Former Cricket South Africa supremo Ali Bacher believes that the malpractice of players interacting with bookmakers continues to take place even
Bacher was reacting to the news that Delhi Police have named deceased former South Africa captain Hansie Cronje as an accused in the famous match-fixing scandal of 2000.
"Salman Butt, the former Pakistani cricket captain, has recently acknowledged that he had personally interacted with bookmakers in a Test two years ago," Bacher told the daily The Citizen.
Apart from Cronje, who died in a mysterious plane crash in 2002, no other cricketer has been named in the chargesheet.
Two other South African cricketers, Herschelle Gibbs and Nicky Boje, were left out of the chargesheet because the police did not find enough evidence against them.
Bacher, however, welcomed the Delhi Police's move.
"Cricket lovers and supporters around the world can take heart and comfort that bookmakers allegedly involved in this malpractice are facing criminal charges," he said.
Bacher was among the first to deny any involvement by Cronje and his teammates in match-fixing when the allegations first surfaced in India.
"Cronje is known for his unquestionable integrity and honesty," Bacher had said then.
But barely four days later, Bacher had to concede that he had been duped and announced that Cronje's contract with CSA had been suspended after the cricketer broke down and confessed to his role in the scandal.

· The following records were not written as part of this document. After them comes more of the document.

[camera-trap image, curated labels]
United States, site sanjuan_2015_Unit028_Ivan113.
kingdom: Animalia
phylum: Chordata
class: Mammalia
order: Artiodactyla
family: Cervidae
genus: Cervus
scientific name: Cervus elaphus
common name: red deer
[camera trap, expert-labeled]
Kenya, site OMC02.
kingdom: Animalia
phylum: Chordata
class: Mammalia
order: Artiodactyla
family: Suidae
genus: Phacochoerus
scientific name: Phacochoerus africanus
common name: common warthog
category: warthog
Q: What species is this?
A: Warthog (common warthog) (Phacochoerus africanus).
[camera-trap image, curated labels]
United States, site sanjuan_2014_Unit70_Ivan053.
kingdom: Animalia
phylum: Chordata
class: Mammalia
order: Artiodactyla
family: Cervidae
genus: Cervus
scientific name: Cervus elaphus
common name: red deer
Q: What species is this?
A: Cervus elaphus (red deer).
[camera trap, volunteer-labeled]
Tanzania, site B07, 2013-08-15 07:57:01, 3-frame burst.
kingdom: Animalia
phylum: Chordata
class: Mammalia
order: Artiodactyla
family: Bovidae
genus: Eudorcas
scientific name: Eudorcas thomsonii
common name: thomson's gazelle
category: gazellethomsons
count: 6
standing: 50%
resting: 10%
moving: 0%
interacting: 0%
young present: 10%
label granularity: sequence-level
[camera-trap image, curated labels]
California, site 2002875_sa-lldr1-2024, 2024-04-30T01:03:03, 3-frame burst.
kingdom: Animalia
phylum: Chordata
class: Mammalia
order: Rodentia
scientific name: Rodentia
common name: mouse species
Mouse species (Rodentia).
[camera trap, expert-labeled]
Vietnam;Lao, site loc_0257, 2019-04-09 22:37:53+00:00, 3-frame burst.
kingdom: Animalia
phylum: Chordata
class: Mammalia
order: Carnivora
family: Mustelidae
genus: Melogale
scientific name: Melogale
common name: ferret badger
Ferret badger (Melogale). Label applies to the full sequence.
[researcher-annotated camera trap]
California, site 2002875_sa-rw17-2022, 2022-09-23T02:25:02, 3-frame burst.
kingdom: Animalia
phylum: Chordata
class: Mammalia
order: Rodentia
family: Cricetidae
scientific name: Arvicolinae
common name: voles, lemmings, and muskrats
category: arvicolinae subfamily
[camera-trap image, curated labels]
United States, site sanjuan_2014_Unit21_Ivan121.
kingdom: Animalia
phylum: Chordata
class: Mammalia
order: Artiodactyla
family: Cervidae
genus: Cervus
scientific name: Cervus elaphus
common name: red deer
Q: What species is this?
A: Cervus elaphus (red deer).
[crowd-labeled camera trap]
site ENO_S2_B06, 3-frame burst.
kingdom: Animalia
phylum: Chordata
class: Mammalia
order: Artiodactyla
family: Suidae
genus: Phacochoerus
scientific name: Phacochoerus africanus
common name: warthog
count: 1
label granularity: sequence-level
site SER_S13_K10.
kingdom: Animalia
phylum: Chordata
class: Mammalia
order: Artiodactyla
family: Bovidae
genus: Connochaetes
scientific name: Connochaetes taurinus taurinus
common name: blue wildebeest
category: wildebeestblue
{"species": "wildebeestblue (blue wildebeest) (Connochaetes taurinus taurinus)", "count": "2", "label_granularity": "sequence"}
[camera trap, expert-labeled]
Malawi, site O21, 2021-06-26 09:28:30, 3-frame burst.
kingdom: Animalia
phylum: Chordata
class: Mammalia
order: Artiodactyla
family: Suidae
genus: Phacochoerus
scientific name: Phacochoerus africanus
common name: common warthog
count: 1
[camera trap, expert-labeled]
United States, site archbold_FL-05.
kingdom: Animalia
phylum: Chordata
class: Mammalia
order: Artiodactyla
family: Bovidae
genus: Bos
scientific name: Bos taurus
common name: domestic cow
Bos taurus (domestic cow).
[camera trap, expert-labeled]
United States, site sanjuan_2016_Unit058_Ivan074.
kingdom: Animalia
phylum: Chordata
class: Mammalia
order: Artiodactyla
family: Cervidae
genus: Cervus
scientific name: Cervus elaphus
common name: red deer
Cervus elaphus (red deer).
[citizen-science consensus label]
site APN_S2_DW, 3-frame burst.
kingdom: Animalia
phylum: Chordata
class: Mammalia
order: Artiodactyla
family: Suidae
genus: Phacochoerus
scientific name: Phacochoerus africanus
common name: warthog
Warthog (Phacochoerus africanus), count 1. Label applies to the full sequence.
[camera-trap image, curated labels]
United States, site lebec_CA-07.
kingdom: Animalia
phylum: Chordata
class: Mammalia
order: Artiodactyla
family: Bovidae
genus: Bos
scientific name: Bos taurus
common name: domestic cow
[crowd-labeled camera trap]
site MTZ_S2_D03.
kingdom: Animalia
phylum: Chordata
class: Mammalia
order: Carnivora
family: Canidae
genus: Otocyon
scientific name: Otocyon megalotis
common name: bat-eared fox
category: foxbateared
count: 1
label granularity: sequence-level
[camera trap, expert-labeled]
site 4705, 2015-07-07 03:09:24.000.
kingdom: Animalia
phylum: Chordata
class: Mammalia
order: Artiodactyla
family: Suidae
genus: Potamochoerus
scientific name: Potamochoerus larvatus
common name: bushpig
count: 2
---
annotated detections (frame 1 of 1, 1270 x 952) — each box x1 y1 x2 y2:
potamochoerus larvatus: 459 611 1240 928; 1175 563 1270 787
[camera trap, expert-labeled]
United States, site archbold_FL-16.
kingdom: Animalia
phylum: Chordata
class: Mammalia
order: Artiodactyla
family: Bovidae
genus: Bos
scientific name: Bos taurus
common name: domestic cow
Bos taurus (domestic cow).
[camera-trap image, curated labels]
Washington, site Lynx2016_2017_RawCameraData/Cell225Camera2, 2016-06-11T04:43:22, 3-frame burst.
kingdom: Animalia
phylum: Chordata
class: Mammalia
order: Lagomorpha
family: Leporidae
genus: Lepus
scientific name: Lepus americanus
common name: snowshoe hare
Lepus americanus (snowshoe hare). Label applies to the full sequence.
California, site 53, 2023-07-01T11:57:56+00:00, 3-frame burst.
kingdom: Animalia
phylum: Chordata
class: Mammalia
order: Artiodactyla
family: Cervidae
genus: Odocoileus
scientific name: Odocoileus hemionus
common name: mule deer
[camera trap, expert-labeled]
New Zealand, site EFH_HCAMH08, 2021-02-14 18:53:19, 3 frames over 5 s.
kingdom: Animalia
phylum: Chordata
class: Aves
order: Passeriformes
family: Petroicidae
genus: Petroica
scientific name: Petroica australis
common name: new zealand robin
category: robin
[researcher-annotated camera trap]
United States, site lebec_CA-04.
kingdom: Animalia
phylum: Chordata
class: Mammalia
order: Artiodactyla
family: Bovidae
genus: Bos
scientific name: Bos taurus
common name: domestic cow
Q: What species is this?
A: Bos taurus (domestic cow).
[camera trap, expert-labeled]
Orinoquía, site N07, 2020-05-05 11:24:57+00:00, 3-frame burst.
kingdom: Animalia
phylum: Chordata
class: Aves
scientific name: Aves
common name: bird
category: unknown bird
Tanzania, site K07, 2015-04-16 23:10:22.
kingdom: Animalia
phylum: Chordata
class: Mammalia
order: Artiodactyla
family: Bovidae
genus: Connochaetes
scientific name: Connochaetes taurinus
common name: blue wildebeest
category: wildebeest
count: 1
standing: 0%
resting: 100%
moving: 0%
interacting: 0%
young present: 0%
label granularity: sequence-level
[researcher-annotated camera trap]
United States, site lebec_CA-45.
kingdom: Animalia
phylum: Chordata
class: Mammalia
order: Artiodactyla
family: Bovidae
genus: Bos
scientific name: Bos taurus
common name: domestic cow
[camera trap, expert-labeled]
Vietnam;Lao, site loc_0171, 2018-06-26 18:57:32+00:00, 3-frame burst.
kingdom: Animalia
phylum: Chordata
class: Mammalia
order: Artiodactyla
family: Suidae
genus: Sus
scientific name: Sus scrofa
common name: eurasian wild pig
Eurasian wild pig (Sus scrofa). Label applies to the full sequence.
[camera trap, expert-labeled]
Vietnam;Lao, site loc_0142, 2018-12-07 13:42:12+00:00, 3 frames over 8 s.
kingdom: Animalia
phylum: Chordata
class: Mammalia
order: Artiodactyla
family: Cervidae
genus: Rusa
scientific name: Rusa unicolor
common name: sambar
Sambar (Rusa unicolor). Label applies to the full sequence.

No sense in charging Hansie now: Ewie Cronje
Meanwhile Ewie Cronje, father of the deceased former South Africa captain Hansie Cronje, says that he sees no sense in Delhi Police's decision to charge his son now for the infamous match-fixing scandal that happened 13 years ago.
"They had the opportunity to charge (Hansie) then, but they could find nothing then. What will they find now?" Ewie Cronje told the Afrikaans daily Beeld. Ewie Cronje's reaction after Delhi Police named the deceased Hansie as accused in the match-fixing case of the year 2000. No other cricketer has been named in the chargesheet apart from Hansie, who died in a mysterious plane crash in 2002.
Ewie Cronje said it was good that the professional gamblers who "caused it all" will now possibly be punished, but expressed doubt whether the new development will deliver any results.
Hansie had told the King Commission established by the South African government in the wake of the scandal that he had accepted money from bookies for fixing a match in India, resulting in his life ban from cricket.